Hocam sizin Peygamber Efendimizin ahlakıyla ilgili hadis-i şerifler konulu bir çalışmanız var?
Biz asistanken, Fatih Camii’nin arkasındaki Carullah Efendi Medresesini bir araştırma merkezi yapalım dedik. Orada hocanın gözetiminde bir kitap yazalım dedik. Hoca her asistana bir konu verdi, ben de “Sosyal Hayatta Ahlakî Davranışlar” bölümünü yazmıştım, o kitap benim değil müşterek bir çalışmamızdır.
Çok önemli değil mi, sosyal hayatta ahlak, dindarlığın önemli göstergelerinden…
Ahlak nedir onu bilmiyoruz, oğlum oku, terbiyeli ol, yere tükürme sadece diyoruz, böyle değil. Ahlak bütün dindir, dinin hayatı demektir. İmam-ı Azam’ın fıkıh tarifi ahlakı da içine alıyor, hepsini içine alıyor, dışarda hiçbir şey bırakmıyor. İmam-ı Azam’ın Fıkıh tarifi çok geniştir ve çok insanî bir tariftir. İmam-ı Azam’ı tanımıyoruz biz daha… Muhalefetün nefsi maleha ve aleyha demiş yani kişinin nefsinin kendisinin lehine ve aleyhine olacak şeylerini bilmesidir, diyor, fıkıh bu.
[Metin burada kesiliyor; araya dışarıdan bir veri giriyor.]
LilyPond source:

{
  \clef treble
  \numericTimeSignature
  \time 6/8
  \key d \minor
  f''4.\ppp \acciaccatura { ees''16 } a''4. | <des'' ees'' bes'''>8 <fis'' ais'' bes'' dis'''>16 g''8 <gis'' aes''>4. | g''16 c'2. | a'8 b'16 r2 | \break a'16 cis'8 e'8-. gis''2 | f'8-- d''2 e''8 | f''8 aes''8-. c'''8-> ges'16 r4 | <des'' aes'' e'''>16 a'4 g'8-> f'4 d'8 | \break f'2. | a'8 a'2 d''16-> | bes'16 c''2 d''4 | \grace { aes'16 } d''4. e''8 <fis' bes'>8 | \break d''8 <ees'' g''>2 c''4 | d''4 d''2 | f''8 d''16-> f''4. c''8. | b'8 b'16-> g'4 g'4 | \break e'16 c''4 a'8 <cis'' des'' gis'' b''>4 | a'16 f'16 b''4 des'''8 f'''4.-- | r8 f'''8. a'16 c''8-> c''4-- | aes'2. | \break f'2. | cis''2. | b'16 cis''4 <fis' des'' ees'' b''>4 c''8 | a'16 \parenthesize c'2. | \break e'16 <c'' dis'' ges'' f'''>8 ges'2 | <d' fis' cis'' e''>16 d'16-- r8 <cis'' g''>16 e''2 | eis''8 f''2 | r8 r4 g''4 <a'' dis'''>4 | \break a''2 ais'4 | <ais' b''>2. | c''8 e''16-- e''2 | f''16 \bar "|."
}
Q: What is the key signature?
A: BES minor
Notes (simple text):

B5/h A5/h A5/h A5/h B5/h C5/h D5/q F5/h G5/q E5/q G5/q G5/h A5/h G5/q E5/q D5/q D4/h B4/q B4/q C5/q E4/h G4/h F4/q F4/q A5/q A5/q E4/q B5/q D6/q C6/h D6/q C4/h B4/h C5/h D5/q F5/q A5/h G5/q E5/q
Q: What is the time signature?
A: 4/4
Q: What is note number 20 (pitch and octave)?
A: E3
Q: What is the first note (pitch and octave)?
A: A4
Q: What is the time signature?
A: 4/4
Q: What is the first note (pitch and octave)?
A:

Nedir nefsinin lehine, yemek içmek, dinlenmek, konuşmak, vakti değerlendirmek, maneviyatımı kuvvetlendirmek, ahlakımı güzelleştirmek, helali haramı bilmek, bana fayda veren yemekleri, zarar veren yemekleri bilmek… Bugün biz sağlığımızdan hep şikâyetçiyiz… Neden, çünkü yemeği bilmiyoruz da ondan, ne faydalı ne zararlı, ne zaman yemeliyim, ne zaman yememeliyim, ne kadar yemeliyim bunların hepsi hadiste var. İmam Birgivî’nin bir talebesi, İmam Birgivî’nin bir teheccüd vaktinden diğer teheccüd vaktine kadar olan zamanını kaleme almış, okuduğu duaları günümüze taşımış. Ona “Evrad-ı Birgivî” demiş, hatta Kuşadalı Ahmet Efendi tercüme etmiş ben de bu tercümeyi sadeleştirdim. “İmam Birgivî’nin Günlük Hayatı” başlığıyla Bilim Sanat Vakfı’nın dergisinde yazdım.